**Source text:**
=-=-=-=-=
Great hub, Stephanie! I love the manatees and the colors in your photos. The colors of the water are beautiful. It looks like such a neat area. I would love to see them sometime like that.

Sophie on November 21, 2011:

Awesome hub...I loved your pictures so much...I really wish I could see all of this for myself...hopefully some day :) Thanks for sharing!!

rebekahELLE from Tampa Bay on November 21, 2011:

Stunning!

FloraBreenRobison on November 21, 2011:

Congratulations on winning the daily draw. I have never seen a manatee in person. These are beautiful.

Stephanie Henkel (author) from USA on November 21, 2011:

Hi Simone, I have seen manatees in some of the big aquariums, too, but seeing them in their natural habitat is really amazing. Thanks for stopping in to comment - I always love to hear from you!

Simone Haruko Smith from San Francisco on November 21, 2011:

WOW!! To have seen manatees in person... I envy you, Stephanie Henkel! These photos are gorgeous, and I've learned a couple new things about manatees now, too!

Stephanie Henkel (author) from USA on November 20, 2011:

Randomcreative - I was pleased that this one happened to be my milestone 100th hub as I have a special fondness for the manatees and Blue Spring park. Thank you for stopping in to read and comment on my hub. I appreciate your support!

Rose Clearfield from Milwaukee, Wisconsin on November 20, 2011:

Great topic for a hub! Thanks for sharing so many beautiful pictures.

Congrats on reaching 100 hubs!

Stephanie Henkel (author) from USA on November 19, 2011:

Hi Sunshine, Yes, long live the manatee! I fell in love with them the first time we saw them in Florida, and felt sad at their plight. It was so wonderful to see them in the beautiful setting of Blue Spring park. Thanks for stopping in and for your good wishes and comments!

Linda Bilyeu from Orlando, FL on November 19, 2011:

Beautiful photos to compliment your 100th Hub! Congratulations! Long live the manatee!

Stephanie Henkel (author) from USA on November 19, 2011:

Puter - I've read that swimming with the manatees is also discouraged because it disturbs their eating habits. But I would think it wouldn't be a good idea to get too close to a female with a calf, either.

Mike Bouska from Midwest USA on November 19, 2011:

When we first moved there, they allowed swimming with the manatees, but I think in 1996 or 97 it was outlawed after someone injured or killed a young manatee.

Stephanie Henkel (author) from USA on November 19, 2011:

Carmen H - Hello again, Carmen! I'm so happy that you enjoyed this hub about Manatees and Blue Springs. Thanks so much for visiting and commenting - I always love hearing from you!
=-=-=-=-=
**Supplied data:**
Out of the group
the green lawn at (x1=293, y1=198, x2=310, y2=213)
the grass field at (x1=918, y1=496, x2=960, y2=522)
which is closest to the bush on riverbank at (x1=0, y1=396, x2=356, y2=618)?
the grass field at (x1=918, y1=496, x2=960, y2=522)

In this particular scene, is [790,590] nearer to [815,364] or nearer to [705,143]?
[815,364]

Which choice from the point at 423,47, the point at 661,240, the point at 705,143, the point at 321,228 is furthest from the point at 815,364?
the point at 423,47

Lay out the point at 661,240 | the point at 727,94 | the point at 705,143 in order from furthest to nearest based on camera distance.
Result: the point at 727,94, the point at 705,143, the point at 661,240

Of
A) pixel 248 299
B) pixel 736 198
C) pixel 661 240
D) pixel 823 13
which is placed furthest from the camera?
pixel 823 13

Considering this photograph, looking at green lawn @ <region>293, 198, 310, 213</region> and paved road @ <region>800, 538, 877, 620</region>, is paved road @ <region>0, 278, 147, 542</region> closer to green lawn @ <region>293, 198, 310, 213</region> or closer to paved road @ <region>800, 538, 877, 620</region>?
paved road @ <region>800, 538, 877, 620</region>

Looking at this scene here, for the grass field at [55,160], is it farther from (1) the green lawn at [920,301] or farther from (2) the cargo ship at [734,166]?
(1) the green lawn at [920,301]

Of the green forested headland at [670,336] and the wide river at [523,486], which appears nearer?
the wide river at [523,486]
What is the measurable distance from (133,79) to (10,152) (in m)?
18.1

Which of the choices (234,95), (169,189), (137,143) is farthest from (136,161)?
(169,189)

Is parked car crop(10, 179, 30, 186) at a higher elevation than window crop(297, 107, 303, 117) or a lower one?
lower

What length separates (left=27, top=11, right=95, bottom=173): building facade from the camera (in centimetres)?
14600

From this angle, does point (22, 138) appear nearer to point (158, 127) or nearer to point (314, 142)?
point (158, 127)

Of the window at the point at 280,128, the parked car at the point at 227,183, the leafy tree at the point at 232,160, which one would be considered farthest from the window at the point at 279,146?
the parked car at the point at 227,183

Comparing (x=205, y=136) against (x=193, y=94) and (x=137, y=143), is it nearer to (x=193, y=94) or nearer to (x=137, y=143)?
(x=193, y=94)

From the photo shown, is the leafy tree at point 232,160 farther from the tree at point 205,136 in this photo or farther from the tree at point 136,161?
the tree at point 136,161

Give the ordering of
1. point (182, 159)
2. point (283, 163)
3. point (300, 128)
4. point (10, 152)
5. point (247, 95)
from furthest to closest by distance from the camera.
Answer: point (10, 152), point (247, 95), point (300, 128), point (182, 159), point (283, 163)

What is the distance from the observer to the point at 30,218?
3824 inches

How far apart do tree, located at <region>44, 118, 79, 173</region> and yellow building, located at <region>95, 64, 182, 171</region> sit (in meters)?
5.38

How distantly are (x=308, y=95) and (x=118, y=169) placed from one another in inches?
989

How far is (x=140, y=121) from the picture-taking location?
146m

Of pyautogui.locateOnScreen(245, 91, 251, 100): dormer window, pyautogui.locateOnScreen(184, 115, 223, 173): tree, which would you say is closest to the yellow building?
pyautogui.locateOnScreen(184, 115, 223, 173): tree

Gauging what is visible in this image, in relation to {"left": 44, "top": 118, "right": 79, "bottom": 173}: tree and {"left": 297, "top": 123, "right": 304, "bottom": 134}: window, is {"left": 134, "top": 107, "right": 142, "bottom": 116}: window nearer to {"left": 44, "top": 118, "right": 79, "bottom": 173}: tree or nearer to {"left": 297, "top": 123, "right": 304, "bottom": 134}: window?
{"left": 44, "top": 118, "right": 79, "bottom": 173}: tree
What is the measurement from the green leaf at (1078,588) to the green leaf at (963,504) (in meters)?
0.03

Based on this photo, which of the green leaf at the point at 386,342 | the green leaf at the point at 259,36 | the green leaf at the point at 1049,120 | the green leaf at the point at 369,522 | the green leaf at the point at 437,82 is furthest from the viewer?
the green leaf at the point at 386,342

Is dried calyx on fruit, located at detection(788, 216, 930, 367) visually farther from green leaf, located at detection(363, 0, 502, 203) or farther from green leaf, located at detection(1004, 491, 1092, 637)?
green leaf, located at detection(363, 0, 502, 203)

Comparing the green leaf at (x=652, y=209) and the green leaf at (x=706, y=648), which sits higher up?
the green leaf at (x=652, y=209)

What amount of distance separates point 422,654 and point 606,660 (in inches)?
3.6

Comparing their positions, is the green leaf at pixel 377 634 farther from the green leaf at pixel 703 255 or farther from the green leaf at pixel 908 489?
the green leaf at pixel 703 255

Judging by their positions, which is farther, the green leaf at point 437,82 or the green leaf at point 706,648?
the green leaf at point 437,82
=-=-=-=-=
**Request 1:** Can you rewrite the manatee comments starting at "Congratulations on winning" and ending at "hear from you!", changing "big aquariums" to "public aquariums"?
**Request 2:** Could you copy out the records word for word, starting at the line that contains "What amount of" and ending at the end of the records?
The records have nothing to do with the manatee comments.

**Exercise answer 1:**
Congratulations on winning the daily draw. I have never seen a manatee in person. These are beautiful.

Stephanie Henkel (author) from USA on November 21, 2011:

Hi Simone, I have seen manatees in some of the public aquariums, too, but seeing them in their natural habitat is really amazing. Thanks for stopping in to comment - I always love to hear from you!

**Exercise answer 2:**
What amount of distance separates point 422,654 and point 606,660 (in inches)?
3.6

Comparing their positions, is the green leaf at pixel 377 634 farther from the green leaf at pixel 703 255 or farther from the green leaf at pixel 908 489?
the green leaf at pixel 703 255

Judging by their positions, which is farther, the green leaf at point 437,82 or the green leaf at point 706,648?
the green leaf at point 437,82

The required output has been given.